Requirements:
1. Reproduce the passage of the review of Chambers's book on psychological science starting at "At only 7 years" and ending at "of these problems.".
2. According to the review of Chambers's book on psychological science, what does HARKing stand for?
3. Carry the review of Chambers's book on psychological science forward from its last sentence.

Selected extract:
___
At only 7 years old, this book is still highly relevant at showcasing the inherent problems of psychological science—which are rife across other areas of science as well. To me, none of these issues were new, so the book really caters more so to the educated reader who has not read much about many of these problems.
Chambers starts by discussing the inherent practices of confirmation bias in how psychology journals publish articles, namely by holding a strong preference for novel and positive findings, while eschewing negative findings and replication efforts (whether successful or not). This biases the literature majorly towards publishing false positive than could have arisen in numerous ways: through fluke/chance events due to under-powered studies, due to HARKing (hypothesizing after the results are known), and by failing to publish negative findings (an instance of the file drawer effect, aka publication bias). These problems are now well-known among practitioners, but there’s still a grossly insufficient effort to combat these issues on the whole. One distinction that Chambers helpfully makes is that of methodological replication vs conceptual replication: whereas the former attempts to replicate a prior experiment using as close to the same methods as possible, the latter attempts to replicate the findings using different methods, thereby assuming the original findings are real discoveries.
Chapter 2 is all about p-hacking: the use of unsound research practices to inflate the chances of getting a statistically significant finding. Chambers runs down the myriad ways in which p-hacking can occur, often unintentionally, through exploiting the many “research degrees of freedom” that researchers typically have when running a study. This phenomenon is observable in meta-science papers that show clusters of p-values just below the typical alpha value cut-off of 0.05 (the statistical significance threshold). This clustering issue has also apparently increased between 1965-2005 (Legget et al, 2013). Chambers concludes the chapter by very quickly touching on methods to combat these many questionable research practices: study pre-registration to combat publication bias, p-curves to combat p-hacking, disclosure statements to limit researcher degrees of freedom, data sharing to improve data transparency, and others. He goes much more deeply into these solutions in the final chapter.
___
Dataset records:

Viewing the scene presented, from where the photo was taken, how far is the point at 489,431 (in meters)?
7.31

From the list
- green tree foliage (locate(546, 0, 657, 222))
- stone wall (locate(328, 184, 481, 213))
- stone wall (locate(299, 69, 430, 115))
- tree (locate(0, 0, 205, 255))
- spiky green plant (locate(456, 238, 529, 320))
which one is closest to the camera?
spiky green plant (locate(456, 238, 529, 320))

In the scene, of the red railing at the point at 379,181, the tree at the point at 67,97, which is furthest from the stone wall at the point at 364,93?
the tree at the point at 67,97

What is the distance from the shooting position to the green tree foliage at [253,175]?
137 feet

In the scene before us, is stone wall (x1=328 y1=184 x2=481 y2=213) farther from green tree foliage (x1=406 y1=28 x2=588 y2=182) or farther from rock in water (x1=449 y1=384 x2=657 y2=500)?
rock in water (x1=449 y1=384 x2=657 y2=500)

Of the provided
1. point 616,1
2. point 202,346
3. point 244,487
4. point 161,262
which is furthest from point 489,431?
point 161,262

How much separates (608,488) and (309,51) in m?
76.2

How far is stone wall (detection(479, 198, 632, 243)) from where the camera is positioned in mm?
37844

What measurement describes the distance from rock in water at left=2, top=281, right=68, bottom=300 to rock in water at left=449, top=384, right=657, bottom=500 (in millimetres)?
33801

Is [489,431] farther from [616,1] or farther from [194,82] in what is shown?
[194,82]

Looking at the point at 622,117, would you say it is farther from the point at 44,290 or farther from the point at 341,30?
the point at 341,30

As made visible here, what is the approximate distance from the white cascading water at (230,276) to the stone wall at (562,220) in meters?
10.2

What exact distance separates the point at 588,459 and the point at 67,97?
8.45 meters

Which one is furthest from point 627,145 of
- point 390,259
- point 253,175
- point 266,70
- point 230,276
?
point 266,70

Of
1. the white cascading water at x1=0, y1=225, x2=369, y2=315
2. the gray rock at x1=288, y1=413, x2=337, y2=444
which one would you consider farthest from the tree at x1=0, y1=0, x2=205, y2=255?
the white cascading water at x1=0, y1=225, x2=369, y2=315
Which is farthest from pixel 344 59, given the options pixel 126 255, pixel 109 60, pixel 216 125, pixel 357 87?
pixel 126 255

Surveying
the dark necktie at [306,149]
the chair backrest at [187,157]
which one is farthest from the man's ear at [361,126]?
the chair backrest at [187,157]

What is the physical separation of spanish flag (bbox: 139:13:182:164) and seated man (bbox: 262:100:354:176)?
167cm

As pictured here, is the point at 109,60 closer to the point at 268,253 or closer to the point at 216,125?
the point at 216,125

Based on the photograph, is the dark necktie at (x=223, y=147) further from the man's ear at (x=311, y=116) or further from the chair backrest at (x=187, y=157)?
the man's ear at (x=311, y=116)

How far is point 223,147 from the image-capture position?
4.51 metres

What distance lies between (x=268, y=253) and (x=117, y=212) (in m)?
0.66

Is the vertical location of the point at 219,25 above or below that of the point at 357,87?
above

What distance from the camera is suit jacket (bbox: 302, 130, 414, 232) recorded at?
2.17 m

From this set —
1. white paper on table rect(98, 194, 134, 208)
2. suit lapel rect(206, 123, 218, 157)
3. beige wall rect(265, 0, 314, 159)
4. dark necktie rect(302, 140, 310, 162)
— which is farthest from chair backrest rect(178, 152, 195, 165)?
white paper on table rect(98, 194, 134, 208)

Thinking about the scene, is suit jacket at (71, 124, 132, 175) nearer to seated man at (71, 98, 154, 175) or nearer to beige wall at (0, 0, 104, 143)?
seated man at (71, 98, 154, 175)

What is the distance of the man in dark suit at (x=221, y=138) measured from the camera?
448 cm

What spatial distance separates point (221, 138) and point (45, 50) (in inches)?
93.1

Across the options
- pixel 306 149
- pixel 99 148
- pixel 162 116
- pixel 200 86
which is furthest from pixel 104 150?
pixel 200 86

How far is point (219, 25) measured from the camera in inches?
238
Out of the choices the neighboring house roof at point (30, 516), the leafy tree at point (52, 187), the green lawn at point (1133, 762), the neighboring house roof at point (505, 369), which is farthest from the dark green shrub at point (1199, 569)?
___
Results for each task:
1.
At only 7 years old, this book is still highly relevant at showcasing the inherent problems of psychological science—which are rife across other areas of science as well. To me, none of these issues were new, so the book really caters more so to the educated reader who has not read much about many of these problems.

2. Hypothesizing after the results are known.

3.
Chapter 3 is about unreliability, which seemed like an extension of the previous two chapters. Chambers demonstrates the hostility that replication efforts face in many parts of the culture of academic psychologists, e.g., when 3 different attempts with larger samples failed to replicate John Bargh’s research on priming, Bargh doubled-down, accusing the scientists of incompetence or ill-informed. The sheer lack of replication, hostility towards it, and lack of incentives to attempt replications do not bode well for the reliability of psychological findings. Chambers then goes deeper into how underpowered studies, lack of disclosure about methods, and statistical misunderstandings all likewise undermine reliability. As an example, Chambers cites a study (Nieuwenhuis et al, 2011) that, in top neuroscience journals, the prevalence of a particular statistical misunderstanding—assuming that a statistically significant and a statistically non-significant effect are themselves significantly different—was 50%!
Chapter 4 is about data sharing—or the lack of it. Though practices have been improved, cultural and institutional norms are still clearly not ideal. Most journals still do not enforce data sharing/code sharing as a condition of publication, though some do. It’s pretty easy to see why failure to share such information harms replicability and reliability. Yet, many researchers still eschew this ethical responsibility. Towards the end, Chambers produces a list of tongue-in-cheek responses that surely accurately characterizes many researchers’ attitudes, e.g., “I’m not sharing my data because I can’t be bothered to organize the files in a way that makes sense to anyone else—in fact, they probably won’t even make sense to me when I look back at them in six months’ time.” (p. 102)
Chapter 5 dives deep into outright fraud and what distinguishes fraud from mere scientific misconduct, and misconduct from poor research practices. We’re told the now infamous story of Dutch social psychologist Diederik Stapel, who had over 50 papers retracted after having been discovered to falsify data routinely—for which he’s admitted and apologized. Chambers insinuates that the rate of true fraud/misconduct surely exceeds that which has been discovered. This discussion feeds into chapter 6’s discussion of open-access journals: journals that charge publishers rather than readers, making all content available to anyone for free. While this solves some problems, it has contributed to others, such as the litany of predatory open-access journals.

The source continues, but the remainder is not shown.